Changing configuration of net core application running on kubernetes

1/27/2021

I have a ASP.NET Core Worker Service which gets some information like thread count, batch size etc. from appsettings.json. These settings will only take affect on startup and cannot be change when the service is running. The application will be running in a kubernetes cluster.

What is the best practice for changing these settings while deployed in production? What I need to have done is, changing the settings and restart the service.

I can come up with these solution: 1. Mapping appsetttings.json to a volume, to be able to change it, so that when container is restarted the appsettings is not reverted. - Do I need to move the appsettings.json file to another folder then root? Is there something about not mapping the running application to a volume? 1. Update the containers environment variables to override settings. - Will these settings be reverted back when the container is restarted?)

Any other ideas?

-- Michael
.net-5
appsettings
asp.net-core
kubernetes

2 Answers

1/27/2021

Depending on the content of your application json you may store it inside ConfigMap or Secret and then mount it into the pod.

Both ConfigMap and Secret are stored in Kubernetes API and are always mounted into the pod read-only. Please read provided links to understand how to create and mount them inside your pods.

-- Vasili Angapov
Source: StackOverflow

1/27/2021

If your application can be configured both with a configuration file and with environment variables, my experience has been that using environment variables is easier. There are several aspects of this:

  • You can directly include the environment variable in your deployment specification

    env:
      - name: SOME_CONFIG_SETTING
        value: its value

    For a config file you need to create a separate ConfigMap object, add it to a per-pod volume, and mount the volume in a container. That's routine and well-documented, but harder than just setting an environment variable.
━━━━━━━━━━━━━━━━━━━━
PROBLEMS TO SOLVE>
a: In the Kubernetes config post, why does the second reply find environment variables easier than a config file?
b: According to the Kubernetes config post, how are ConfigMaps and Secrets always mounted into the pod?
c: Retype the passage in the Kubernetes config post that begins at the words "For a config" and stops after "an environment variable.".
━━━━━━━━━━━━━━━━━━━━
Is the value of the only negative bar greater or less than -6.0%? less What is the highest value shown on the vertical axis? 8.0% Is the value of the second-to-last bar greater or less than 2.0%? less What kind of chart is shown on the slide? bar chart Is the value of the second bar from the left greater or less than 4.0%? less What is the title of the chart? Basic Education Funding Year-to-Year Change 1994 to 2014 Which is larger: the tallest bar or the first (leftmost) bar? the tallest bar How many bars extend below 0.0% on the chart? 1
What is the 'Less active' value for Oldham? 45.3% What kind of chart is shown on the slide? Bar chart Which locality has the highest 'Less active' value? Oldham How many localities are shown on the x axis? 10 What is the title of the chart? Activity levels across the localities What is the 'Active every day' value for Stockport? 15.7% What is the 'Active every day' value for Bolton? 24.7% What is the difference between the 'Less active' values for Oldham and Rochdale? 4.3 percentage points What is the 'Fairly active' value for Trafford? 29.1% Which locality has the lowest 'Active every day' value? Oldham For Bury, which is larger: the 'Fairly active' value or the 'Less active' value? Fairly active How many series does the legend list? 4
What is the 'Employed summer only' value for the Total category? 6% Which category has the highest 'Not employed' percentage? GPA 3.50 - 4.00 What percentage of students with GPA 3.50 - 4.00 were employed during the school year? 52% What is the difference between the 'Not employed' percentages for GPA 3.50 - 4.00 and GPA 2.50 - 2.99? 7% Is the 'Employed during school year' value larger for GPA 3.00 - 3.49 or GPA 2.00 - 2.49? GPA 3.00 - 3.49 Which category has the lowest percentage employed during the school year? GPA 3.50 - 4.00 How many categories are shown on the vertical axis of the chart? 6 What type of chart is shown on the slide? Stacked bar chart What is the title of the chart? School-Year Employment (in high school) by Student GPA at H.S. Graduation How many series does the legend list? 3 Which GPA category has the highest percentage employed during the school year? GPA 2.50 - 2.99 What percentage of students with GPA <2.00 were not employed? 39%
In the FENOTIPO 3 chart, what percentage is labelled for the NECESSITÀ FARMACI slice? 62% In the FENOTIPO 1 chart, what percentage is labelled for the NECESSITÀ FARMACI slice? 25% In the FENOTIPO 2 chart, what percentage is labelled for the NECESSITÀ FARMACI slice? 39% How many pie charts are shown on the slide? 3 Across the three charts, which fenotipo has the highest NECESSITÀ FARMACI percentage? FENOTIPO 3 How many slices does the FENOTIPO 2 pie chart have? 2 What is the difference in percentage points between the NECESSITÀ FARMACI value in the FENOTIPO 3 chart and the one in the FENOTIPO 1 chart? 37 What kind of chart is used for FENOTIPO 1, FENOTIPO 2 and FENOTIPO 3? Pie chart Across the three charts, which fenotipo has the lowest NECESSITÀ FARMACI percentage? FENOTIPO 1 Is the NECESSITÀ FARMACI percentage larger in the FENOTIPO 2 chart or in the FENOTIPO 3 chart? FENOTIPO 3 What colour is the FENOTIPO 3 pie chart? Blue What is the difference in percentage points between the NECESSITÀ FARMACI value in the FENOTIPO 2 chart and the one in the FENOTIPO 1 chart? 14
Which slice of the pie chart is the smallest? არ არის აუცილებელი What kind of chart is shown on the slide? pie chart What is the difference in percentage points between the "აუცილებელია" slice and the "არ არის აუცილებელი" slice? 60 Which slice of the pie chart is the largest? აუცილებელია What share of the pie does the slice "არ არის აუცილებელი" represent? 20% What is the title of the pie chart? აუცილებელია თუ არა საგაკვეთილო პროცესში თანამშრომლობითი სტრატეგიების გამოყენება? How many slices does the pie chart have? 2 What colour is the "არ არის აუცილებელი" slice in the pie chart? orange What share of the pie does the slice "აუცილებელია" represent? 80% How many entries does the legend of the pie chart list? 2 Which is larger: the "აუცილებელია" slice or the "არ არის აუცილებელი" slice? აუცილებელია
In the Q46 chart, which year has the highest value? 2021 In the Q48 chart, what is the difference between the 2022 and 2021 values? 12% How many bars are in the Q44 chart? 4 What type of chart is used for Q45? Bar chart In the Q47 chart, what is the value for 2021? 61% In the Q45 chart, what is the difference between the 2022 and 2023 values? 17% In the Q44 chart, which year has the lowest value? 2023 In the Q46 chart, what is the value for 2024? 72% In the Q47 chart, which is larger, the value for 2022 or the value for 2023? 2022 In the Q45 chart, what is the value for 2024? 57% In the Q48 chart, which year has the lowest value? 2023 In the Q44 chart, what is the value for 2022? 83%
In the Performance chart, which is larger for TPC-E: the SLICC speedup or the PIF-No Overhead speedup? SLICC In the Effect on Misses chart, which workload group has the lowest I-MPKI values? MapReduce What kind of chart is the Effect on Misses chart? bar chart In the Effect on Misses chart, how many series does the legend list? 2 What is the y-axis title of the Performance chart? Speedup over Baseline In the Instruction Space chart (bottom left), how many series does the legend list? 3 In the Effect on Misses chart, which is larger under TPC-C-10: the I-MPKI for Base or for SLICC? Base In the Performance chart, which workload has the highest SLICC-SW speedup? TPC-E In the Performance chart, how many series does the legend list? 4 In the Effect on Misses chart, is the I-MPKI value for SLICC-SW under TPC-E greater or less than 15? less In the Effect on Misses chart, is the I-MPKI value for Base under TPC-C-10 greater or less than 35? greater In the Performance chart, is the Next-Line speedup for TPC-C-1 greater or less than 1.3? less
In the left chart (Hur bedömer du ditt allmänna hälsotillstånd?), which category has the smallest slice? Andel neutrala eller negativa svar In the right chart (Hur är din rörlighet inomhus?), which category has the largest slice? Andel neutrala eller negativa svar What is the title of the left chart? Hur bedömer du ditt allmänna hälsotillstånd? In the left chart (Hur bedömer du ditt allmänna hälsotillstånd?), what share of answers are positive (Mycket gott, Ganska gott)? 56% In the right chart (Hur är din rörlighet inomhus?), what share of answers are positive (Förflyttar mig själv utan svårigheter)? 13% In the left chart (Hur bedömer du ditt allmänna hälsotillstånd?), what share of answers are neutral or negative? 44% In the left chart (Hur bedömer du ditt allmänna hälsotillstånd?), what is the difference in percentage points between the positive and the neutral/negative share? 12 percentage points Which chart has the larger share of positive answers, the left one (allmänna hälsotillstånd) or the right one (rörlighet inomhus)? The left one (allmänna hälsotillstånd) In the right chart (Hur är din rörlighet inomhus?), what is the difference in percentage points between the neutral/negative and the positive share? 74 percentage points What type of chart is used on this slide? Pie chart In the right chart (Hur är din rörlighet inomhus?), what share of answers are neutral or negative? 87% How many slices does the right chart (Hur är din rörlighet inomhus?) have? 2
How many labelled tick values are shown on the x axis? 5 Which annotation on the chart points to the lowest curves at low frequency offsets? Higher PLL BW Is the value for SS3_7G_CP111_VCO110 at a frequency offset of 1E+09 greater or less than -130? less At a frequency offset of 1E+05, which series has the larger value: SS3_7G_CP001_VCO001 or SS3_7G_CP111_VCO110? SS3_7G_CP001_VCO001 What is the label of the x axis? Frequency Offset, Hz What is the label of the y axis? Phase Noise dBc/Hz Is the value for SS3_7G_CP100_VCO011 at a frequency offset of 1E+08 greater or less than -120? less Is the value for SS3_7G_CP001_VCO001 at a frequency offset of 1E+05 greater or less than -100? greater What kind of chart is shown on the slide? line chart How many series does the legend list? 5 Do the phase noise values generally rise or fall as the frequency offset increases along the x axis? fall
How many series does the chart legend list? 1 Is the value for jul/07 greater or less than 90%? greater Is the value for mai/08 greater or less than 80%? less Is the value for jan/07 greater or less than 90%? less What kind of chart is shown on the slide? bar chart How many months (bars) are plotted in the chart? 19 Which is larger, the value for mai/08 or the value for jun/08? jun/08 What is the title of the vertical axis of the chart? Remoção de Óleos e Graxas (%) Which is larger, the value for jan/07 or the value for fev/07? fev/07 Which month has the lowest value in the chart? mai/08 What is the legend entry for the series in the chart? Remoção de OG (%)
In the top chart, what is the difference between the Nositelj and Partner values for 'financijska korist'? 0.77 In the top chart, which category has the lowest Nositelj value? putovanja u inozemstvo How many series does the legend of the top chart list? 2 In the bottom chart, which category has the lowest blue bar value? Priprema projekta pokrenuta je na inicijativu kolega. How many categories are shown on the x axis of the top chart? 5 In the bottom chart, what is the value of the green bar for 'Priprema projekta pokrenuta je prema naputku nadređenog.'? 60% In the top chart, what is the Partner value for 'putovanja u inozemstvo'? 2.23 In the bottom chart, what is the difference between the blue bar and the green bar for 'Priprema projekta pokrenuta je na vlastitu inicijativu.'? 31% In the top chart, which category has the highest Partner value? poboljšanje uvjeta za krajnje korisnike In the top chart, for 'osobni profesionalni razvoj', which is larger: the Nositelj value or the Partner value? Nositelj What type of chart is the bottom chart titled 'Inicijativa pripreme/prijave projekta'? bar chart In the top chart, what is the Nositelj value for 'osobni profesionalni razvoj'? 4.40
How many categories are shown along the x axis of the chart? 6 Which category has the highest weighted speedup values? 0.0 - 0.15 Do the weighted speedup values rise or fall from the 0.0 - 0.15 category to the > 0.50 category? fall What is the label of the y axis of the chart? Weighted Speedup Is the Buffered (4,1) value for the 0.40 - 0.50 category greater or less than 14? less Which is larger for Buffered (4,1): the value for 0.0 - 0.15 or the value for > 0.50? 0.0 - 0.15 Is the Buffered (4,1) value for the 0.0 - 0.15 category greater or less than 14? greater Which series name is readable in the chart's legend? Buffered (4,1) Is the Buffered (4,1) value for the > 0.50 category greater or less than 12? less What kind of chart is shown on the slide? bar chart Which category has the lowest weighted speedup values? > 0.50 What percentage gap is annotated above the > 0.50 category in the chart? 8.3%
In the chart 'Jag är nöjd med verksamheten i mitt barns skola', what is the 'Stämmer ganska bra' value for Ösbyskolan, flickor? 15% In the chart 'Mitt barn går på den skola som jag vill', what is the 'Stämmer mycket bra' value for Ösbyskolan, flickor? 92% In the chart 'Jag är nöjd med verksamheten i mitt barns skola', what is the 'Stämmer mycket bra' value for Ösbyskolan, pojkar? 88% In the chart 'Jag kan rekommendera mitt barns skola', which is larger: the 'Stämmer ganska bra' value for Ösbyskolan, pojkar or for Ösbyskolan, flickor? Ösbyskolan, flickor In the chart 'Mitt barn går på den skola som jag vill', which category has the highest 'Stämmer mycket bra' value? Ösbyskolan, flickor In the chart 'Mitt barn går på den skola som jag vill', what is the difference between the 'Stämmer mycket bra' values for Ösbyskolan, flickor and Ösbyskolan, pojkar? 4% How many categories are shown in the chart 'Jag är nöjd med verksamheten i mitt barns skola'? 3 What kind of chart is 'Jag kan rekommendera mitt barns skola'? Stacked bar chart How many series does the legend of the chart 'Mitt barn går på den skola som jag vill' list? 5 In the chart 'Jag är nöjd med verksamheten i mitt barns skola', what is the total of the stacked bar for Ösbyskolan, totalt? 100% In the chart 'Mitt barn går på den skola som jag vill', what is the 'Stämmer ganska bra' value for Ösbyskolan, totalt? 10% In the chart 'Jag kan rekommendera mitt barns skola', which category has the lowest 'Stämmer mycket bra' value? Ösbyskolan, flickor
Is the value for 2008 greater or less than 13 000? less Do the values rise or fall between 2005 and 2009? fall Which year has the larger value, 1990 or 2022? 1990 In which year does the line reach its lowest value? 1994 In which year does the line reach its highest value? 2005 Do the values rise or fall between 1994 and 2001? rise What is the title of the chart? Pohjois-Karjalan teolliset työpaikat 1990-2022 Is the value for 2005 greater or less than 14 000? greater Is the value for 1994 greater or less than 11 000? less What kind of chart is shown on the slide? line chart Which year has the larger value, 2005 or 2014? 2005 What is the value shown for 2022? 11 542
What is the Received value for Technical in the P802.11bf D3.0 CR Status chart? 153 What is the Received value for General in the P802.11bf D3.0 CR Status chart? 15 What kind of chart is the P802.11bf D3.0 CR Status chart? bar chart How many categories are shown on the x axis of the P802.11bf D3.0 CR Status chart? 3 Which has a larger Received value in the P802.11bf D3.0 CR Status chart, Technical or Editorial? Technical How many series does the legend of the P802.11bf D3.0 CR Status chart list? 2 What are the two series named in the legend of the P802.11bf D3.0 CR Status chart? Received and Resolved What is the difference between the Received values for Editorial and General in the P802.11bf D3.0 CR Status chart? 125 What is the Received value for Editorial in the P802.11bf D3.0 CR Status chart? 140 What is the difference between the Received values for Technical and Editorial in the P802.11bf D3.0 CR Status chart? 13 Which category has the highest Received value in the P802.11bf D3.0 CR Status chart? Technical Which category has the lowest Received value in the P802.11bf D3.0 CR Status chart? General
━━━━━━━━━━━━━━━━━━━━
SET OF ANSWERS>
a: An environment variable can go straight into the deployment specification. A config file means creating a separate ConfigMap object, adding it to a per-pod volume and mounting that volume in a container. That is routine and well documented, but it is harder than setting an environment variable.

b: They are always mounted read-only.

c:
For a config file you need to create a separate ConfigMap object, add it to a per-pod volume, and mount the volume in a container. That's routine and well-documented, but harder than just setting an environment variable.